Communities that can identify where property values are sliding and then take action can intervene before the bottom falls out. A tool that helps cities acquire land during a downturn can also help them to plan for longer-term community needs, like affordable housing. It’s not just Covid-19 that has leaders turning to land banks, either.

“We can’t forget that in light of what’s happening with Covid and what’s happening with the uprisings in American cities, we are also entering hurricane season, too,” Watkins-Butler says. “Another way that cities get inundated with vacant and dilapidated properties is through natural disasters. We’re on target to face one of our most turbulent hurricane seasons.”

Leaders such as Kildee and Ferguson hope that a national network of land banks can play a more preventative role in the response to this recession. Commercial and industrial properties look to be especially hard hit in this crisis, but residential properties could be in for another round of destabilization, too, if mortgage forbearance and other mitigation strategies aren’t enough to stave off a wave of mass foreclosures. Land banks could rescue these properties before they fall into disrepair — or in more prosperous communities, land banks could keep properties from falling into the hands of investors who are content to sit on them.

“Local officials are very wary of taking this on. This is why the network is so important,” Kildee says. “They are reluctant to form land banks because they don’t want to own property. But the fact is, they own the problem, whether they own the property or not.”

Most land banks came about as a response to rather dire emergency conditions. Because land banks played such a responsive role in the last crisis, they were not necessarily in the position always to think about race or historical patterns of land use. That’s not to say that land banks didn’t consider these factors, Watkins-Butler says, but just getting them up and running was a big lift. With some of the legal and technical challenges behind them, now land banks can foreground race and class as factors in community development.

The National Land Bank Network Act will help that effort, she says, by standardizing some of the work that land banks do.

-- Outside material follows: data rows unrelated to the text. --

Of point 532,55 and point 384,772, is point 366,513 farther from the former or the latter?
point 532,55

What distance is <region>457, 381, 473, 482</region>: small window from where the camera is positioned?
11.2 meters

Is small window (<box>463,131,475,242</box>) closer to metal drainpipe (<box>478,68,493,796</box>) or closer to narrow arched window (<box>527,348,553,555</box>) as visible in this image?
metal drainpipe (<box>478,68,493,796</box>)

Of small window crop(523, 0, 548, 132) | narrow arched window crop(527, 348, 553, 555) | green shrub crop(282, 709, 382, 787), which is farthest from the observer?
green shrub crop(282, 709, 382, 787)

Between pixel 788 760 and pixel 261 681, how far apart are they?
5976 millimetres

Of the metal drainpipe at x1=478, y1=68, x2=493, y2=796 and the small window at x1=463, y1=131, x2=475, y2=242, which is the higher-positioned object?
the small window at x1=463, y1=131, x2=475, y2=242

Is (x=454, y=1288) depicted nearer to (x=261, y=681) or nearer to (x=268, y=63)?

The bill is a boost to both the “tactical” and “visionary” challenges associated with distressed properties — “especially in communities historically left behind, disenfranchised, and racialized out of opportunities.”

The proposed legislation has already won the endorsement of a number of organizations who work in communities that suffer from hypervacancy, including the National Association of Real Estate Brokers, Habitat for Humanity International, and all four state-level land bank authorities. Kildee says that he and cosponsor Ferguson have seen how effective land banking can be, up close: Both are former mayors, of Flint and West Point, Georgia, respectively.

“It’s not just Dayton or Youngstown or Flint,” Kildee says. “It’s also really small places that are struggling due to changes in the economy. This set of tools is really intended to give those communities a fighting chance to at least control their own destiny.”